***** Trecho *****

Roteiro bibliogáfico do pensamento político-social brasileiro (1870-1965) | Wanderley Guilherme dos Santos
Neste livro estão reunidos dois trabalhos de Wanderley Guilherme dos Santos. Um é o Roteiro bibliográfico do pensamento político-social brasileiro (1870-1965), levantamento das principais obras do pensamento brasileiro, realizado há 36 anos e nunca antes publicado; o outro é uma reflexão sobre nossa história das idéias e já se tornou um texto clássico: Paradigma e história: a ordem burguesa na imaginação social brasileira. O levantamento bibliográfico fala por si mesmo. No entanto, vale a pena ressaltar a originalidade dos critérios de seleção que o orientaram. Concebida originalmente em 1966 para orientar uma pesquisa sobre a Imaginação político-social brasileira, a seleção bibliográfica privilegiou fontes e temas em que se evidenciava a forte relação entre história política e história intelectual e concentrou-se nos estudos cuja ênfase recai sobre questões econômicas e sociais. Aliado a Paradigma e história, trabalho nele baseado, esse Roteiro bibliográfico é ferramenta indispensável para os que se dedicam ao estudo da história do pensamento social brasileiro.
Paradigma e história, por sua vez, é um dos textos mais inteligentes que já se escreveram no Brasil. De forma precisa e ao mesmo tempo abrangente, Wanderley Guilherme dos Santos conseguiu contemplar, os grandes temas da história de nossas idéias, relacionando-os com as evoluções da nossa vida política. Ao fazer a crítica das leituras que as ciências sociais vinham fazendo sobre a trajetória desse mesmo pensamento, Wanderley Guilherme dos Santos também abriu um filão inesgotável de debate com seus pares. Provocante e criativo, o texto, escrito há mais de 25 anos, continua a ser a crítica mais ousada que já se fez aos métodos e práticas das ciências sociais no Brasil. O que surpreende ao leitor de hoje em dia, depois das tantas transformações teórico-metodológicas por que passaram as ciências humanas — história e antropologia, à frente, impulsionadas pela boa comunicação que estabeleceram entre si e com os estudos de literatura e de psicanálise — é como as críticas ainda resplandecem em sua atualidade.

*****

■ **Objetivos**:
1) Responda com base na apresentação do livro:
(a) Em que ano foi concebida originalmente a seleção bibliográfica?
(b) Em quais estudos essa seleção se concentrou?
(c) Quais ciências humanas são apontadas à frente das transformações teórico-metodológicas?
2) Prossiga a apresentação do livro de Wanderley Guilherme dos Santos a partir de sua última frase.

***** Dados fornecidos *****

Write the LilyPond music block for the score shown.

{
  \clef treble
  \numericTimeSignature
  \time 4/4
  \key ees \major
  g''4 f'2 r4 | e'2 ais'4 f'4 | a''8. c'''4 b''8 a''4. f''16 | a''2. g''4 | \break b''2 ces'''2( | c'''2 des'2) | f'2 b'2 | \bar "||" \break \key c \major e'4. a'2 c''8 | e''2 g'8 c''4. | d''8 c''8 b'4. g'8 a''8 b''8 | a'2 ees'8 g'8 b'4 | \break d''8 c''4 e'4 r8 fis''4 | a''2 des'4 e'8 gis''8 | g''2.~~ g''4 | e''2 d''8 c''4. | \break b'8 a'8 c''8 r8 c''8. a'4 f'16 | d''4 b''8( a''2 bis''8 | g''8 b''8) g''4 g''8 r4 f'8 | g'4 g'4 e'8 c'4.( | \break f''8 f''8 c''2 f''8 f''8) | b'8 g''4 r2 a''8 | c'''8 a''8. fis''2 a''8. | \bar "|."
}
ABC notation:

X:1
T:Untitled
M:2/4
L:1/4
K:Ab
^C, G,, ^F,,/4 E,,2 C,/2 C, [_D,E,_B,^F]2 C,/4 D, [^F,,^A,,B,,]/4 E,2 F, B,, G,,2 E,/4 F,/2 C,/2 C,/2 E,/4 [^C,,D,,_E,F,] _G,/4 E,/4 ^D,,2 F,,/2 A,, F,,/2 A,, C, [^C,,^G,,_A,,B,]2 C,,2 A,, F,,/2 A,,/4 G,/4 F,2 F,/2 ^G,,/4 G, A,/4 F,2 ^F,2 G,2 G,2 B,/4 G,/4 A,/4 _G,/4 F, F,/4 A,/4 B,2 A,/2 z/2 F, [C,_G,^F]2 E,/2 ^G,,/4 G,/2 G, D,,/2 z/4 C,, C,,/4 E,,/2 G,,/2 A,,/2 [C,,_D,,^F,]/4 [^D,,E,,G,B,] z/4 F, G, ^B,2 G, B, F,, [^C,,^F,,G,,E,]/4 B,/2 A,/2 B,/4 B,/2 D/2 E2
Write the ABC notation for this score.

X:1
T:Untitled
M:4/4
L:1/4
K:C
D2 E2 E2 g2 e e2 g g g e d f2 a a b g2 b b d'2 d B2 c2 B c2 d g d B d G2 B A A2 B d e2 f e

*****

■ **Respostas do exercício**:
1)
(a) Em 1966.
(b) Nos estudos cuja ênfase recai sobre questões econômicas e sociais.
(c) A história e a antropologia.

2)
Talvez Wanderley Guilherme dos Santos tenha usado de certa malícia ao republicar Paradigma e história. Malícia e humor, de resto, que sempre foram marcas de seu estilo de escrever e pensar, mantendo sua ciência ao abrigo da pompa e do formalismo. A ironia que preside algumas de suas mais densas análises não se confunde, no entanto, com o ceticismo estéril que vem assolando de forma ruinosa as ciências humanas de nosso tempo. Ceticismo que, aliado ao uso irresponsável e acrítico do politicamente correto e do desconstrucionismo, tirou força e substância das ciências sociais, sem lhes dar nada em troca. A ironia de Wanderley Guilherme, ao contrário, sempre teve um sentido crítico e apresentou-se de forma positiva.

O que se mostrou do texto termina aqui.